To correct the bite scenario: eliminate the conflict in the out by extending it through to a tug or sleeve then to a decoy over time being less and less consistent until its faded out. Like Will says you have to go slow and make the second "fight" last and not be really consistent with the reward. If it is like a drill the dog will get hung up. (yes I made this mistake and am having to correct it :x). These damn herders don't forget shit LOL ...


----------



## Dave Colborn (Mar 25, 2009)

Give him a bite, work him. Slip the sleeve. Get decoy with a second sleeve. Let dog focus on him as you shorten up the line. Lift him off first sleeve and go back into the second sleeve. Good fight with the decoy. Repeat. Let the dog see that another bite is coming. Teaches beginnings for an out later and to not stick with dead equipment. 

Second part to this, step in and pet the dog while he is on the bite. In and out. Blink of an eye. Repeat this until you can get an arm under the dog and lift up his back end with no conflict. Then you've made headway.


----------



## Brian Anderson (Dec 2, 2010)

Dave Colborn said:


> Give him a bite, work him. Slip the sleeve. Get decoy with a second sleeve. Let dog focus on him as you shorten up the line. Lift him off first sleeve and go back into the second sleeve.
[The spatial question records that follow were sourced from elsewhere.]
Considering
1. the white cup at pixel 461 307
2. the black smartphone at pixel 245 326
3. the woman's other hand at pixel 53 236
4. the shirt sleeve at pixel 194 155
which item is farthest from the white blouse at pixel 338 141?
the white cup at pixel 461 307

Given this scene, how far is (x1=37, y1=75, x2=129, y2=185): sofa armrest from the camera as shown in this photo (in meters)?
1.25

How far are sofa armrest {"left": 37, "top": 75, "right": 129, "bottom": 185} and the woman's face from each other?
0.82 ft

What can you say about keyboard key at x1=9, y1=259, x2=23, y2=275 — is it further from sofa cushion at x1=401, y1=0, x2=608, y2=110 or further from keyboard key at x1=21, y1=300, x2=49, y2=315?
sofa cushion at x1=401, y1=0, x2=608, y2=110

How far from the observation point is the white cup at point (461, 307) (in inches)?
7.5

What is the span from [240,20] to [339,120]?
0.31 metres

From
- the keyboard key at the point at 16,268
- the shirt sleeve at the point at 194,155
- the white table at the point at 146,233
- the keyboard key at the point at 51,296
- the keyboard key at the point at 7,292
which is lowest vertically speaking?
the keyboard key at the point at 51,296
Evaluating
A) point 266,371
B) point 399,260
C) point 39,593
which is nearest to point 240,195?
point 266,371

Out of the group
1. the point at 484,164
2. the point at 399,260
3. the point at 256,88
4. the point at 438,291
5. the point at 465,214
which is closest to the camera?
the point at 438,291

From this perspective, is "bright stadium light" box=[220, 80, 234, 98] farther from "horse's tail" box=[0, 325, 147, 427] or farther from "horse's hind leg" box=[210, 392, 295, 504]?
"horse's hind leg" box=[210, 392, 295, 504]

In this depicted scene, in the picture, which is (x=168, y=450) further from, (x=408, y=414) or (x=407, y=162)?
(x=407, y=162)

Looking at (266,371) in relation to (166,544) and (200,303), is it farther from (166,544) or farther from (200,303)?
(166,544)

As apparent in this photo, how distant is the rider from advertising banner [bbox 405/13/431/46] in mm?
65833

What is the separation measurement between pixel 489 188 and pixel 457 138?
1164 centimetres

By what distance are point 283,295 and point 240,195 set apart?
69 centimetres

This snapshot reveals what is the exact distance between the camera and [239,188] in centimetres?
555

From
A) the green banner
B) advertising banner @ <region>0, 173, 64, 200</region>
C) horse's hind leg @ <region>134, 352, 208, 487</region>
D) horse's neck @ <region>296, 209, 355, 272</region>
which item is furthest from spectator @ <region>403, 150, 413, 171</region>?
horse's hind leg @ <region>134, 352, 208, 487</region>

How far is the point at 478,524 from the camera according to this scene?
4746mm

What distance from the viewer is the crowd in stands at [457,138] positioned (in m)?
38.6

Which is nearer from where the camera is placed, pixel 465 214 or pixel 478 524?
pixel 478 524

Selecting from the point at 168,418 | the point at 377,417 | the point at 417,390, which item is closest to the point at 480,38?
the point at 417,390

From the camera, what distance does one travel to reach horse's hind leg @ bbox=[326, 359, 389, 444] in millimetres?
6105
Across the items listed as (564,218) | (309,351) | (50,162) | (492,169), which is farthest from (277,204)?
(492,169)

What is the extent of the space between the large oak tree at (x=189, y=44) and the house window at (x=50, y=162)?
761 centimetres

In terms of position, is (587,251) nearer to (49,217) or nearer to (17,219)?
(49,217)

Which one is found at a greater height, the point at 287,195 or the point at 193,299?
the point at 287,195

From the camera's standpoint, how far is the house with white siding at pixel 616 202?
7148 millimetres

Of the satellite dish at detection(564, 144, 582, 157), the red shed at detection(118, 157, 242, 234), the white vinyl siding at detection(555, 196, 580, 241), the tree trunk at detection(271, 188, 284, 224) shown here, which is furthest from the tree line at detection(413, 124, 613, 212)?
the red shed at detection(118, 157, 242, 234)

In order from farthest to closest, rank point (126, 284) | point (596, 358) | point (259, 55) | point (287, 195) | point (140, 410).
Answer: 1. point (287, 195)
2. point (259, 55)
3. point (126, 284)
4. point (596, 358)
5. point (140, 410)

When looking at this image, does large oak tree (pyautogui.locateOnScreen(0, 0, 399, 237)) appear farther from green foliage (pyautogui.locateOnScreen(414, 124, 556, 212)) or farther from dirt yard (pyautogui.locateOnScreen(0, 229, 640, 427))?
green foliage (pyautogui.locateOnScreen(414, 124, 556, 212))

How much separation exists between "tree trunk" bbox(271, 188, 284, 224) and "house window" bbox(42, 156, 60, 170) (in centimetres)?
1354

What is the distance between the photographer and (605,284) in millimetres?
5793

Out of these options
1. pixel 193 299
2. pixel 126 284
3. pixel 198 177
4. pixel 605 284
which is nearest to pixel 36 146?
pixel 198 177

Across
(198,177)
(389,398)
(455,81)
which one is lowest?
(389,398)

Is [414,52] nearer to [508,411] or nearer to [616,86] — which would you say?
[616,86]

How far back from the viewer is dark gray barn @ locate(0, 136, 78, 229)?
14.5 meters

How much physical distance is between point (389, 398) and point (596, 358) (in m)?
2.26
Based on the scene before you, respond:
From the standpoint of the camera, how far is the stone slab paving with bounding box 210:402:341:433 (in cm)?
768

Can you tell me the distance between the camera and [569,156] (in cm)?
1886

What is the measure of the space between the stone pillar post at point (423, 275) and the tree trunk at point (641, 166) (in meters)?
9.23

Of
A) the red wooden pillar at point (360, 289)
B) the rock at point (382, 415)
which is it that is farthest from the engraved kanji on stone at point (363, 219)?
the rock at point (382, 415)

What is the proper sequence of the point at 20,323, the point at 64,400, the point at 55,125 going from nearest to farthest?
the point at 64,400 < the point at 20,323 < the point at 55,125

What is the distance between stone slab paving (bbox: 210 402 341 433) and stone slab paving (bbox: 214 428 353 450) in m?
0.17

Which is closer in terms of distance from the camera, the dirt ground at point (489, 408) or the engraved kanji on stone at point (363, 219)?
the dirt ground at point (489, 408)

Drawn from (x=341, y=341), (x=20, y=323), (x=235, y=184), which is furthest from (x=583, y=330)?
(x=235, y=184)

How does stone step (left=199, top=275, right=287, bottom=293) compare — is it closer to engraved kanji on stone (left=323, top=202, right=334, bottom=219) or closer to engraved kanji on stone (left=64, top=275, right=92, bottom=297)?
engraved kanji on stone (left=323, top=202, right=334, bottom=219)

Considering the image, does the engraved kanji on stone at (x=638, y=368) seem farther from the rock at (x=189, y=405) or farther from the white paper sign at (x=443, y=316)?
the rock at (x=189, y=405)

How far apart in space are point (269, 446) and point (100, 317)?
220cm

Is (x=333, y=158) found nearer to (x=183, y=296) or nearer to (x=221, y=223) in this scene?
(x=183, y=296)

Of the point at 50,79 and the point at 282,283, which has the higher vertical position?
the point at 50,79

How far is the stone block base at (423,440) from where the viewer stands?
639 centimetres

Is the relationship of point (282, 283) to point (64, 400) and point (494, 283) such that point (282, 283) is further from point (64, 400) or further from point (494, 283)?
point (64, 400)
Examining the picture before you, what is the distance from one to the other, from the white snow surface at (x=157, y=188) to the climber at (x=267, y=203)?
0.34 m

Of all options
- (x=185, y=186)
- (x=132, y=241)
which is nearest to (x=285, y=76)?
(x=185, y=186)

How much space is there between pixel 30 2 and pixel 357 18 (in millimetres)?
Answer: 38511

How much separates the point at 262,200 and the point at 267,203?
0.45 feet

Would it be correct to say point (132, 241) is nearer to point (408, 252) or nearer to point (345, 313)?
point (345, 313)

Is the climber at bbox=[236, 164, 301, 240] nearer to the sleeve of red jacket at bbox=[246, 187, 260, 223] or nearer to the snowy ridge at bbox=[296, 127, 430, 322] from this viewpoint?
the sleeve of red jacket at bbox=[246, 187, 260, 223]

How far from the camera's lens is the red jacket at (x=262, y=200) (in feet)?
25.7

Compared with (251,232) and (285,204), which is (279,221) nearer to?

Good fight with the decoy. Repeat. Let the dog see that another bite is coming. Teaches beginnings for an out later and to not stick with dead equipment.
> 
> Second part to this, step in and pet the dog while he is on the bite. In and out. Blink of an eye. Repeat this until you can get an arm under the dog and lift up his back end with no conflict. Then you've made headway.


preciate that Dave!!


----------



## Guest (Dec 1, 2008)

dave colborn said:


> give him a bite, work him. Slip the sleeve. Get decoy with a second sleeve. Let dog focus on him as you shorten up the line. Lift him off first sleeve and go back into the second sleeve. Good fight with the decoy. Repeat. Let the dog see that another bite is coming. Teaches beginnings for an out later and to not stick with dead equipment.
> 
> Second part to this, step in and pet the dog while he is on the bite. In and out. Blink of an eye. Repeat this until you can get an arm under the dog and lift up his back end with no conflict. Then you've made headway.


 
go buckeyes!!


----------



## Dave Colborn (Mar 25, 2009)

Jody Butler said:


> go buckeyes!!



Did you get it ironed out yet, Jody??


----------



## Guest (Dec 1, 2008)

Dave Colborn said:


> Did you get it ironed out yet, Jody??


 
yes sir


----------



## Dave Colborn (Mar 25, 2009)

Jody Butler said:


> yes sir



Found a boxer bitch today. Should have a program going in no time to get rid of all this herder nonsense...lol. If I don't take her back to her home in a week


----------



## Guest (Dec 1, 2008)

Dave Colborn said:


> Found a boxer bitch today. Should have a program going in no time to get rid of all this herder nonsense...lol. If I don't take her back to her home in a week


yeah me too, this puggy eyed bitch is alot fun compared to them nasty herders


----------



## Dave Colborn (Mar 25, 2009)

Jody Butler said:


> yeah me too, this puggy eyed bitch is alot fun compared to them nasty herders



Seeee!!!! I heard all special ops were going to bull breeds anyway. Makes sense. lol


----------



## Guest (Dec 1, 2008)

Dave Colborn said:


> Seeee!!!! I heard all special ops were going to bull breeds anyway. Makes sense. lol


 
sshhhh keep that quiet till we got enough litters on the ground


----------



## Nicole Stark (Jul 22, 2009)

Jody Butler said:


> yeah me too, this puggy eyed bitch is alot fun compared to them nasty herders


Yeah for sure and it's a totally different kind of fun. O


----------



## Brian Anderson (Dec 2, 2010)

I hear ya LOL ... I have my boerboels and bandogs for those times I don't feel like a tweaker :razz:


----------